WHAT TO WORK ON ->
(a) Translate this sentence from the passage on clustering web documents by keywords into Spanish: "Two keywords are equal if and only if the strings match completely."
(b) List the types of distance functions that the passage on clustering web documents by keywords says must be defined.

On well-behaving documents, ones with plenty of well-formed English sentences, the result of
keyword extraction is spectacular (more supporting data to follow). However, there are pages out
on the web that are entirely Flash-based, image-based, or frame-based. In those cases, no
keywords will be found, and such a document will become featureless. This is a huge problem,
as PEG won't be able to do anything about these misbehaving webpages at all.

Stage 4: Automatically cluster web documents by keywords
Given keywords as document features, we can prepare the space of documents for unsupervised
clustering. Our goal is two-fold:
    1. Group similar documents together
    2. Find well-separated clusters
Each point in this document space is and completely and uniquely identified by its set of
keywords. This is a non-Euclidean space without the normal notion of n-dimensional coordinates,
but a distance (similarity) function between two documents is definable. There are three types of
distance functions that I must define:
    1. Keyword-to-Keyword
    2. Document-to-Document
    3. Cluster-to-Cluster

For the first type of distance functions, a straightforward definition is the string equality test. Two
keywords are equal if and only if the strings match completely. At first glance, this definition
seems logical, but unfortunately, it doesn't handle n-gram keywords fairly. For instance, "linux"
and "linux kernel", which is semantically similar, will be unfairly marked as dissimilar. To deal
with n-gram keywords, I must allow fractional/partial similarity. Again, I do not know the
theoretically optimal distance function in this case, but here's a logical option:

              Let a be a substring of A
              Let b be a substring of B
              such that a == b, and len(a)=len(b) is maximized
              Let intersect = len(a)

RECORD SET ->

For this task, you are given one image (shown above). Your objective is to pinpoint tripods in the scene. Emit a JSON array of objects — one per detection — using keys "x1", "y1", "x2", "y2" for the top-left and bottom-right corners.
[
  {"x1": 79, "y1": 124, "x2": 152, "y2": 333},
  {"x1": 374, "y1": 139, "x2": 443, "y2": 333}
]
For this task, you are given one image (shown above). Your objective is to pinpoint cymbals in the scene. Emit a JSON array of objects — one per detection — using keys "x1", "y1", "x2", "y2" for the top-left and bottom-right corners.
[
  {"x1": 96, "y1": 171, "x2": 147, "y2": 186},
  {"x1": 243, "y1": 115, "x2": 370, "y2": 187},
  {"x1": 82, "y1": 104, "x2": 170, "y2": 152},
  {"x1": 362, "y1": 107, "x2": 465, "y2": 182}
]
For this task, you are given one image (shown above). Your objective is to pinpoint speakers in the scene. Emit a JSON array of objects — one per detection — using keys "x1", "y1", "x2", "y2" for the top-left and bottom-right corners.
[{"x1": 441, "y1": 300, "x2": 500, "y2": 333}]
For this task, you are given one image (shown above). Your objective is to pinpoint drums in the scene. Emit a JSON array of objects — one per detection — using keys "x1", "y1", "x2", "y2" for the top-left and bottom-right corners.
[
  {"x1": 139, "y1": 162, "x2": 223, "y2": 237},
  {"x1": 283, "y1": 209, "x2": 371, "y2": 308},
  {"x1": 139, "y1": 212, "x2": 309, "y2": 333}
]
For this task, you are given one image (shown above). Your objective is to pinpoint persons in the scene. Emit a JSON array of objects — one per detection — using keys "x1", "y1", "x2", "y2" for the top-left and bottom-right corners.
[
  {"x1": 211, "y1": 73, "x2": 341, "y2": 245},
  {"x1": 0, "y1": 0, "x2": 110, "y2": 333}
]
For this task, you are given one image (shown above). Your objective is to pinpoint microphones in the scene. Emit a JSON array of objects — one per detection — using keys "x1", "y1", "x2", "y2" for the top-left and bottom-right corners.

EXERCISE ANSWERS ->
(a) Dos palabras clave son iguales si y solo si las cadenas coinciden por completo.

(b)
1. Keyword-to-Keyword
2. Document-to-Document
3. Cluster-to-Cluster